No problem.  It is just that humic acids are analytically very slippery 
because they aren't One Thing.  There are more types of humic acid 
molecules than can be enumerated.  That means that almost all of the 
time, we have to work with approximations and correlations.

The response of the test kit that you have is proportional to the product 
of the concentration and reactivity of the phenolic -OH groups present in 
solution.  When they standardize the reagents, it is probably done to 
tyrosine or phenol, which are two pure, monodisperse, discrete chemical 
entities that can be dried down and weighed on a balance and are always 
the same.  

What you have in the aquarium is a melange of different compounds, some 
of which have abundant, reactive -OH groups, and some of which are 
perfectly "valid" humic acids that might be almost or completely devoid 
of these groups.  The functional groups can be hindered and hence react 
more slowly in some compounds than others.  

It is all rather maddening to think about.  

Whatever correlations that you develop for your system will be very 
interesting.  What will be even more interesting is to see if they are 
valid across systems.  For example, we have a large piece of driftwood in 
the lab planted tank.  It is loaded with lignins, and they are very 
reactive in your test method.  Another tank may not have driftwood, 
and may be relatively lignin poor.  

What may be important for plant growth might be the chelating ability of
the humic acids, and how efficiently those chelates are absorbed by
plants.  That might or might not be related in a simple way to the
concentration of reactive phenol groups present when cross-system
comparisons are made.  It might or might not be related in a simple way to
the amount of yellow color in the water for x-system comparisons.  God
only knows what they put in commercial blackwater extracts, and how that
relates in chelating power and -OH reactivity to the humic acids formed
naturally in various planted tanks. 

I'm a little surprised and disappointed that at least the fundamentals of 
the chemistry and the differential reactivity issues were not explained in 
some detail in the LaMotte writeup for their test kit.  
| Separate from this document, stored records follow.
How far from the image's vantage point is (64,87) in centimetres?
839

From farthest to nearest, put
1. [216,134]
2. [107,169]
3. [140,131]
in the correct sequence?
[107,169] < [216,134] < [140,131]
If you want to learn more about humic acids and how they are detected in 
natural waters, I would refer you to the Hach water analysis handbook, 
which you can get from Hach, and to Standard Methods, which is published 
by the APHA, and should be in most libraries.

But there is no such simple quantity as mg/L humic acids derivable from 
your test kit results.  It is perfectly valid to report them as "mg/L 
X by LaMotte test Y" as long as everyone understands what they really means.